Behind the Seams: Construction Details from Dear Golden



It’s time for our monthly dose of vintage yumminess courtesy of Lauren at Dear Golden! We loved the last two posts so much, we decided to give them an official title with a rare use of a sewing pun, “Behind the Seams.”

Today we are looking at a 1920’s beaded shift made from dreamy peach colored silk georgette and lined in silk crepe de chine.


Don’t you just wish you could stroll through an English garden on a breezy summer evening in this dress? Well, I sure do. Let’s look more closely at some of those handsewn details!




If you’d like to own a lovely frock like this, checkout what Lauren has in the DearGolden shop on Etsy.

 photos by Lauren Naimola of DearGolden

Rachel Rasmussen   —  

Rachel is a nerdy Oregon native with a philosophy degree and classical dance background. She fancies her personal style to be quirky sophistication, focusing on the importance of fit while adding special touches of handmade embellishments.

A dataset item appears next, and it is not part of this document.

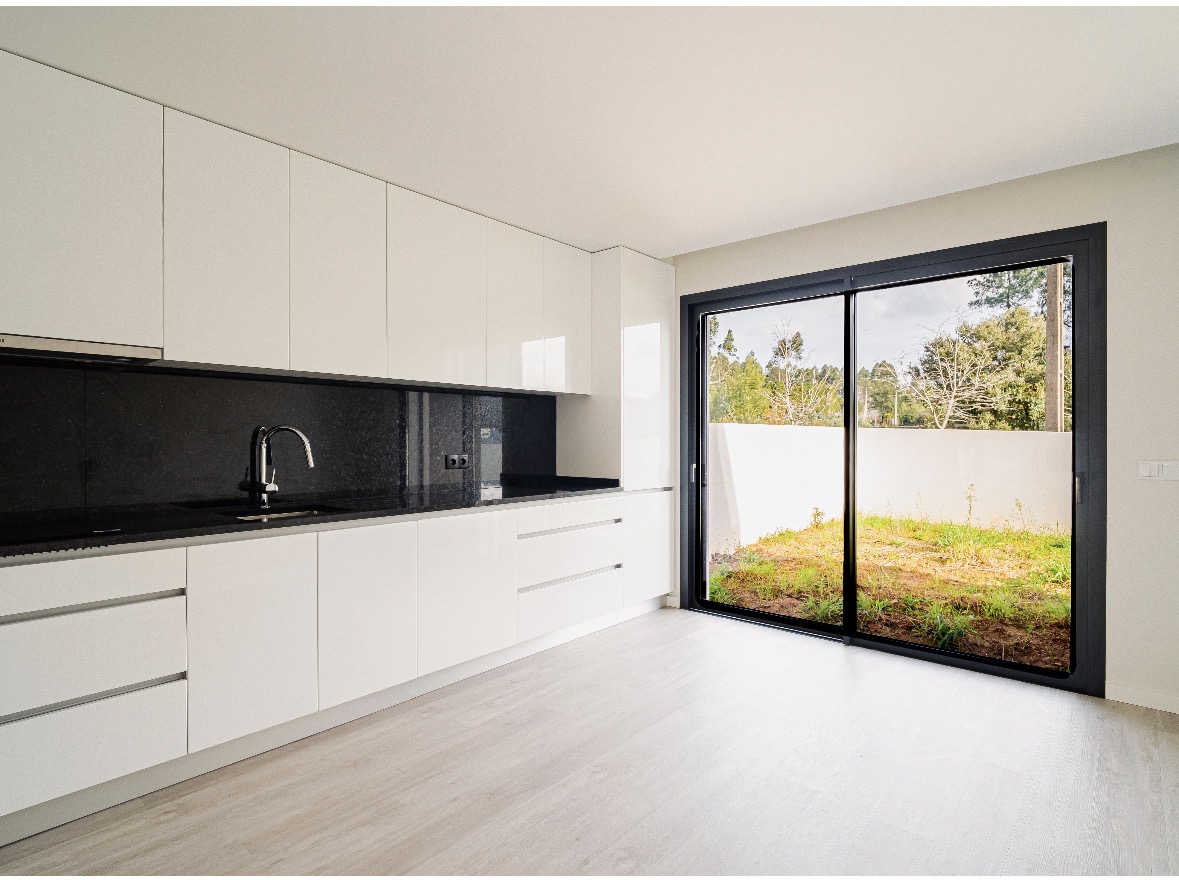 Вилла в Эшпинью, Португалия, 222 м² - фото 8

She is also a connoisseur of whiskey and nap-taker extraordinaire.

Comments 11


Snap plackets! I dislike zippers and have a “fear” of using them in a side seam. I never thought of using snaps instead.

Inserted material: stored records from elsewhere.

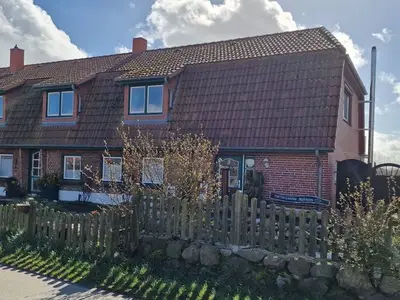 Ferienwohnung für 4 Personen (80 m²) in Pommerby (Geltinger Bucht) 3/10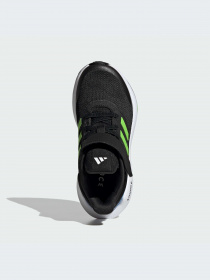 Кроссовки Adidas модель IG5396-KZ Фото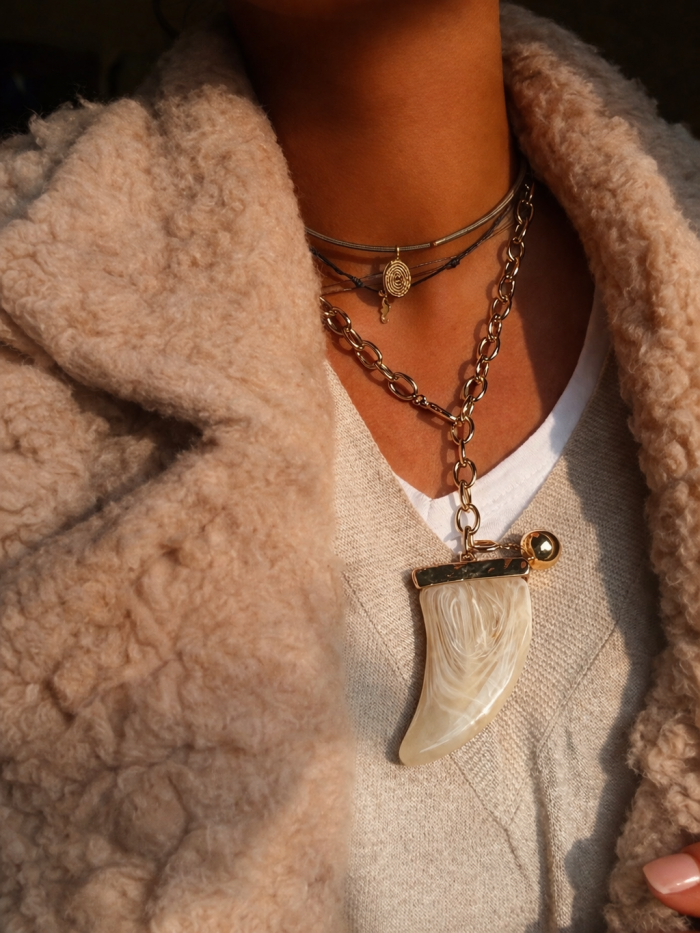 9bd102e9-d038-4dc6-8d79-b6e0b5f36948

Voice of Experience: throw in a couple hooks-and-eyes as well, especially right at the waistline. A combination works best: hooks and eyes or threadloops keep the snaps from popping under stress, and snaps keep the hooks from unhooking in the slack areas.

Juli Williams

I’ve got roses just that color. I love the dress. The handwork is gorgeous.


Lord…I WANT that dress!!!


Love love love the bead work!


The details are lovely. I like the hand sewn finishings and the snap fasteners. I wonder why snap fasteners went out of style.


Oh wow, that is one pretty dress. I wish that I will someday have the patience to do beadwork like that.

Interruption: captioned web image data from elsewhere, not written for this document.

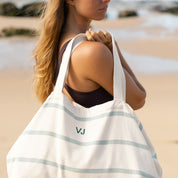 Bolsa de playa Boa-Nova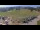 Webcam in Gap, 4.8 mi away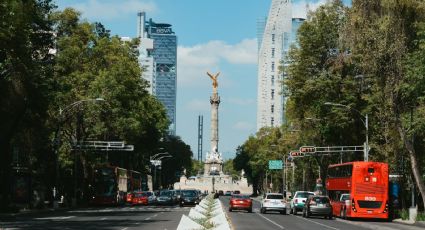 Visitas a CDMX: Las NUEVAS rutas de RTP que tendrán descuento y sólo beneficiarán a algunos sectores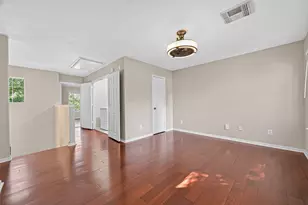 66 N Delta Mill Cir, Conroe, TX 77385 - Photo 27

WOW! This is amazing and I am in awe!


Beautiful! I’d love to know more about the beading template. Would it be a made of something like tissue that would be pinned in place and sewn through? Or would they simply used it to make marks on the fabric and then removed? I imagine it would be difficult to keep straight lines on such light and flowy fabric! I have trouble attaching a button if it has to go through a lining as well – hard to keep the two fabrics lined up perfectly, especially with a silky lining. Of course, I’m an amateur :)


It was most likely a tissue template. The seamstress would have put all the layers in a wood embroidery hoop to keep them from sliding out of place.


This is such a great series y’all are doing. I could (and do) spend hours on end admiring the construction and detailing of so many vintage pieces.